Michael Bornn will feel like a loser if, after spending $30 million, he wins the America's Cup Challenge yacht race yet doesn't inspire Virgin Islanders to earn a living from the sea.
Mr. Bornn, a native of the Virgin Islands, is the chairman of Seslia Securities, the only broker/dealer in the U.S. territory. It counts the Virgin Islands Government Employees' Retirement System as a client.
He is raising $30 million to finance two boats that he hopes will ultimately qualify for the February 2000 America's Cup Challenge off the coast of New Zealand. His team, the Virgin Islands America's Cup Challenge, already has raised almost $4 million from corporate sponsors.

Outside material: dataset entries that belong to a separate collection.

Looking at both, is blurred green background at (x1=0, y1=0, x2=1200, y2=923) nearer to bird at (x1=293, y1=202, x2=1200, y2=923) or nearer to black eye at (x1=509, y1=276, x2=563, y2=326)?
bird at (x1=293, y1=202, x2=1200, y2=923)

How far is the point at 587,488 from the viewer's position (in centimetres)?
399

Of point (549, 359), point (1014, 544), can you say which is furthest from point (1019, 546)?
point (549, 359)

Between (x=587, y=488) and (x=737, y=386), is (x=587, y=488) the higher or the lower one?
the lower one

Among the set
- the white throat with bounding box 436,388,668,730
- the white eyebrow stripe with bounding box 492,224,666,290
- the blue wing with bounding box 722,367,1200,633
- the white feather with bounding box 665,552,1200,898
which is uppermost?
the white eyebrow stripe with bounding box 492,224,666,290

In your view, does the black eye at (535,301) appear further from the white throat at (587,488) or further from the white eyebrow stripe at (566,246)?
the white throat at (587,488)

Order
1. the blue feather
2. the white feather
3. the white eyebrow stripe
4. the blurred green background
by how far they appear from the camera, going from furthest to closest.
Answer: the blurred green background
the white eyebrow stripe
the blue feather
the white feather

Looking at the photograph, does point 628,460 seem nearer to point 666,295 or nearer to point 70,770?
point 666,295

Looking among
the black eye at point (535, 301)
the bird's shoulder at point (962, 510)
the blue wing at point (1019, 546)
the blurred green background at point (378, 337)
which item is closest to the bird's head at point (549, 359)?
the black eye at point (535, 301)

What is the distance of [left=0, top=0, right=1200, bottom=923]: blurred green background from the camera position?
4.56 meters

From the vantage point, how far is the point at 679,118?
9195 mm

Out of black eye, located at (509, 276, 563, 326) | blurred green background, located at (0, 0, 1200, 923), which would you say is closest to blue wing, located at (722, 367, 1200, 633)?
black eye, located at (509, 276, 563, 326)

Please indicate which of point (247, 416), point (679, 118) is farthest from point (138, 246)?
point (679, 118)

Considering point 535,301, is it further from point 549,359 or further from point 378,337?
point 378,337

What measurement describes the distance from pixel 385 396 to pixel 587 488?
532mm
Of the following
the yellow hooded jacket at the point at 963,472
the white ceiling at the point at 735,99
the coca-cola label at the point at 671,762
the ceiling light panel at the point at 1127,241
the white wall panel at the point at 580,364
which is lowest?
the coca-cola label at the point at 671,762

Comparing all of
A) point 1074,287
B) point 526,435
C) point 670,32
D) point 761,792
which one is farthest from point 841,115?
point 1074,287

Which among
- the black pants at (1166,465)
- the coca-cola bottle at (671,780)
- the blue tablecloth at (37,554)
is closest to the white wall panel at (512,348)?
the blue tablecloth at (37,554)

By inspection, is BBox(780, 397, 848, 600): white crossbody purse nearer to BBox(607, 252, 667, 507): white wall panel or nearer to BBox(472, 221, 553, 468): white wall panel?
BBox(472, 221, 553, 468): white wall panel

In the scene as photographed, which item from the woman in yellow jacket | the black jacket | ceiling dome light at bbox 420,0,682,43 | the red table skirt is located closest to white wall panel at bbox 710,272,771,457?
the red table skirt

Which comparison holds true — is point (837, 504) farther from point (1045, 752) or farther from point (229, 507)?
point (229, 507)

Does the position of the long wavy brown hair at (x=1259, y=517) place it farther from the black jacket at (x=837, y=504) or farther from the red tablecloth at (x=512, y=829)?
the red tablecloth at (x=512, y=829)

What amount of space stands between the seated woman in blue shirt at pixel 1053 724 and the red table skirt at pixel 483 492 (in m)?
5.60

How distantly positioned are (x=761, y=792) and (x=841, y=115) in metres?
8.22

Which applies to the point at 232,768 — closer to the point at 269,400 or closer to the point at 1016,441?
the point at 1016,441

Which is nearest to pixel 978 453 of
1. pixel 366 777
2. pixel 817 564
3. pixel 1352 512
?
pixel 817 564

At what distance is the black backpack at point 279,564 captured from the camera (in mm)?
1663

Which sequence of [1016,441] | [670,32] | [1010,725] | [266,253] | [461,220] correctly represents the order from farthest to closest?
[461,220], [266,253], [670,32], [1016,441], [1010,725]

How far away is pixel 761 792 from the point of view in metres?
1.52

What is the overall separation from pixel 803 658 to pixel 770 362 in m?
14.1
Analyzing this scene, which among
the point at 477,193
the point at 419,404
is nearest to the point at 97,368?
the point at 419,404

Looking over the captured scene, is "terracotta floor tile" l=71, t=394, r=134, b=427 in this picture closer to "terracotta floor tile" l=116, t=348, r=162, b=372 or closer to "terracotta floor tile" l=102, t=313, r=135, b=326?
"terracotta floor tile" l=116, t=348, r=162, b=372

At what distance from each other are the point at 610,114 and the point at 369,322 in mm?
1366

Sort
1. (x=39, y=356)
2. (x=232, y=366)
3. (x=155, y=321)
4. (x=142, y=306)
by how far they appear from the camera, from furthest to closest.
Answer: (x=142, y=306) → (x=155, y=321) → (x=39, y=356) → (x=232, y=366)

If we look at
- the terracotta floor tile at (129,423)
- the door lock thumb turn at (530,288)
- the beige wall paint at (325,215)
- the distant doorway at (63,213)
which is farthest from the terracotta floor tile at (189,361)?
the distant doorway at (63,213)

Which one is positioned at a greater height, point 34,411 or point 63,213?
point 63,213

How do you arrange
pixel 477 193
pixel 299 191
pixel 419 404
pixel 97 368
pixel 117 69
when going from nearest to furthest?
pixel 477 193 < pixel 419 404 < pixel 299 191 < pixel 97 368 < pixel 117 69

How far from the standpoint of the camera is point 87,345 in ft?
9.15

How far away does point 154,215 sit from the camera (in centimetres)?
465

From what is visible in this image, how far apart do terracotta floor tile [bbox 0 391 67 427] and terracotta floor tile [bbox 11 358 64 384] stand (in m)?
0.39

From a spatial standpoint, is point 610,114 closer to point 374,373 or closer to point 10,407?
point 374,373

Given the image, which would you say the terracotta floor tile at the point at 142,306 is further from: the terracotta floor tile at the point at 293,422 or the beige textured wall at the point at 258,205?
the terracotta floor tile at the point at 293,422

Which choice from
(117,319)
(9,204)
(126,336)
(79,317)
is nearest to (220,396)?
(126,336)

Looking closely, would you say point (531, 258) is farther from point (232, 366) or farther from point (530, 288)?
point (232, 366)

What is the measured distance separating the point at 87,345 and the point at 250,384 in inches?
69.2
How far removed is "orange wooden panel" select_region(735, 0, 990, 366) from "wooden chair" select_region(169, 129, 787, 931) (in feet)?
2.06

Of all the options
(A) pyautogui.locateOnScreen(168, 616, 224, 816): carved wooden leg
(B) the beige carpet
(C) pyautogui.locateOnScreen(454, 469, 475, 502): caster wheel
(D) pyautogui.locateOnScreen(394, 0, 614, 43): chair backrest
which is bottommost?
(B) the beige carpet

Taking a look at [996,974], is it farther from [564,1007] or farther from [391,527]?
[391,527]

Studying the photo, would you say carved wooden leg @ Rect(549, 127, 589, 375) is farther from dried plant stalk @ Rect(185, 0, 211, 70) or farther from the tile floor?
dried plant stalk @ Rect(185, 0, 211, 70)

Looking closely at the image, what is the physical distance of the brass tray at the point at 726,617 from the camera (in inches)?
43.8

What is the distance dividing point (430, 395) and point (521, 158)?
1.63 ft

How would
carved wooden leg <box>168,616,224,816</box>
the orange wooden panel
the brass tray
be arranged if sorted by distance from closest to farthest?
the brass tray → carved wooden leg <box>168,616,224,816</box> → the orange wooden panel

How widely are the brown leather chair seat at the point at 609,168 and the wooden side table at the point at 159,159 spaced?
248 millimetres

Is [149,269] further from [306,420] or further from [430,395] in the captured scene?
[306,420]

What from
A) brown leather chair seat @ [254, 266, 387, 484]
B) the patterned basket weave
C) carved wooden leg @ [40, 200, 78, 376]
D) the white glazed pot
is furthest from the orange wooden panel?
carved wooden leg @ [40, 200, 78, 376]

Winning is a goal, said Mr. Bornn, but it is more of a means to an end: to inspire Virgin Islanders to rediscover the sea as a source of economic opportunity.
"Go back two generations, and the sea was where our families made their living," said Mr. Bornn, who comes from a family of fishermen.
"We associated it with hard work and bad times."
That attitude, combined with economic opportunities brought on by tourism, lured Virgin Islanders away from the sea and into land-based jobs, he said.
Mr. Bornn estimates that 80% of the children in the Virgin Islands don't even swim in the warm, clear green waters surrounding the tropical land.
"We think it (the yacht race) is the best vehicle to get Virgin Islanders back to the sea and enfranchise them into the marine economy," he said.
"If we win the Cup and Virgin Islanders don't get back to the sea, it's not worth it."
Mr. Bornn acknowledges that the odds of his team qualifying for and winning the America's Cup are great, but he is nonetheless putting forth a credible effort.
Peter Holmberg, a 1988 Olympics silver medalist in sailing and a childhood friend of Mr. Bornn, will be the boat's captain.
David Pedrick, designer of two winning America's Cup yachts, will design the vessel for the Virgin Islands.
The team has been practicing on Stars & Stripes, a yacht that once won the America's Cup.